From Shock to Shield: Designing Materials for Space, Defense, and Beyond

The next frontier of materials innovation lies in designing systems that not only survive but thrive under harsh environments. From hypersonic vehicles and next-generation defense systems to lunar construction and in-space manufacturing, the demand for ultra-lightweight, high-strength, and resilient materials has never been greater. Yet, our ability to understand and design materials that endure such conditions remains limited by slow, expensive testing and computationally intensive models ultimately leading to a lack of physical understanding of mechanical response. In particular, data describing how materials deform and fail under ultra-high strain-rate loading conditions which are typical of aerospace and defense structures—are exceptionally scarce. As a result, materials development has relied on costly, well-established systems; but the emergence of commercial space and reusable aerospace structures now demands a new generation of high-fidelity insights into material behavior under dynamic extremes.
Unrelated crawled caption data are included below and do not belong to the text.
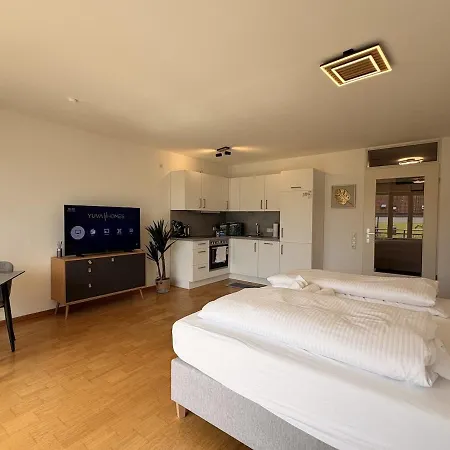 Yuva Homes - Quiet & Appartement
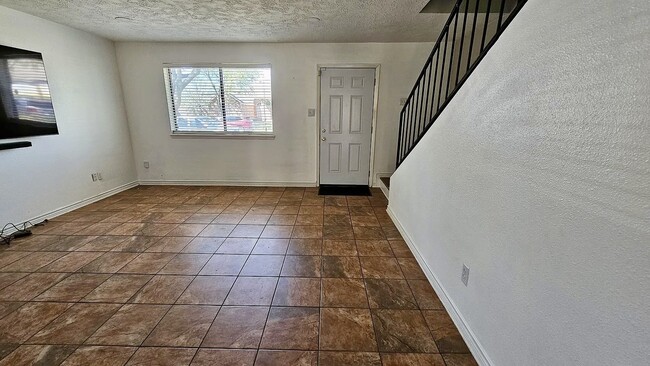 Photo - 6436 Kentwick Dr Unit 24/9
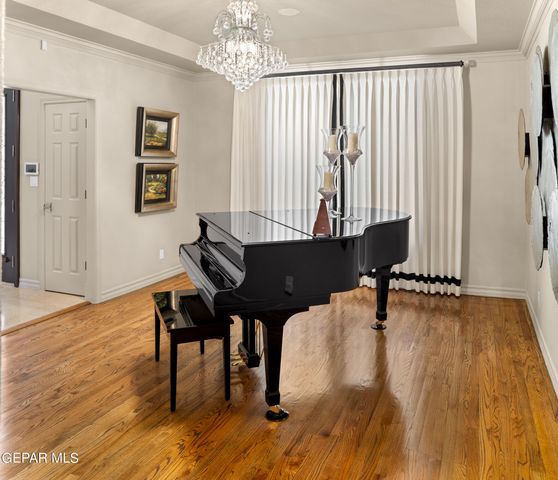 813 Rosinante Road, El Paso, TX 79922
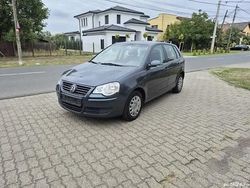 Gri Utilizat 2006 VW Polo Berlinǎ | 1.400 EUR (Preț bun)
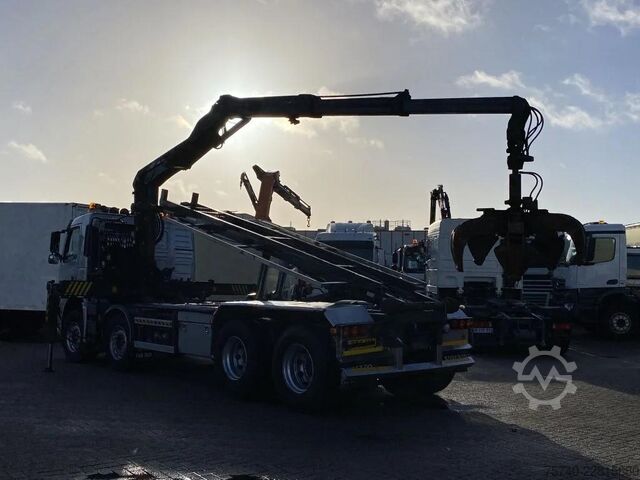 Hakenarmsystem Volvo FM 370 + Euro 5 + Palfinger Z-Q170 Crane + 30to...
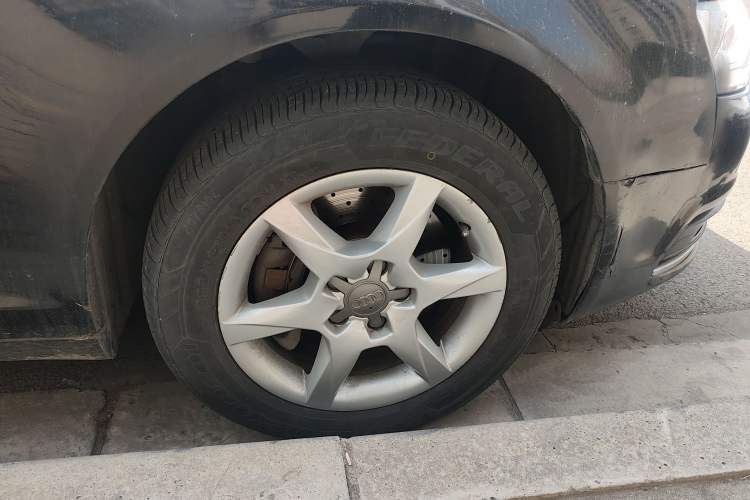 Used Audi A6L 2011 2.0 TFSI automatic Comfort trim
In this talk, I will introduce a new data intensive high-throughput experimental framework for probing material behavior under extreme dynamic loading. At its core is an automated laser-driven micro-plate impact platform that enables rapid, cost-effective measurement of key material properties under shock loading. For the purpose of this talk we will in particular look at the Hugoniot Elastic Limit (the onset of plasticity under uniaxial strain loading) and spall strength (the threshold for dynamic fracture) of metals, when subjected to ultra-high strain rate impacts (10^6 to  10^7 /s). Traditionally, these properties required large-scale, single-shot experiments; this new approach achieves them with statistical richness and precision, dramatically accelerating the rate of materials discovery for extreme environments. Using this dataset, I will discuss how loading kinetics, microstructure, and composition govern material performance, and how transforming a data-scarce field into a data-rich one enables AI-driven approaches such as active learning and Bayesian optimization for autonomous extreme-mechanics experimentation.

Looking ahead, integrating this data-rich experimental capability with AI-driven modeling and automation opens a pathway toward physics-informed design principles for lightweight alloys, ceramics, and architected composites. In the near term, this framework will shorten material certification cycles for hypersonics and spacecraft, rapidly and cheaply explore a wide range of potential materials solutions; in the long term, it will enable data-driven design of resilient materials for aerospace, defense, energy applications and beyond. By uniting experimental mechanics, data science, and materials design, this work lays the foundation for a new era of adaptive, high-performance materials engineered for extremes.

Biography:
Dr. Piyush Wanchoo is a Postdoctoral Fellow at Johns Hopkins University’s Hopkins Extreme Materials Institute (HEMI). His research focuses on understanding how materials behave under extreme conditions such as shock, impact, and blast loading. He develops high-
throughput, AI-integrated experimental platforms that enable rapid, data-driven discovery of material solutions for aerospace, defense, and space applications.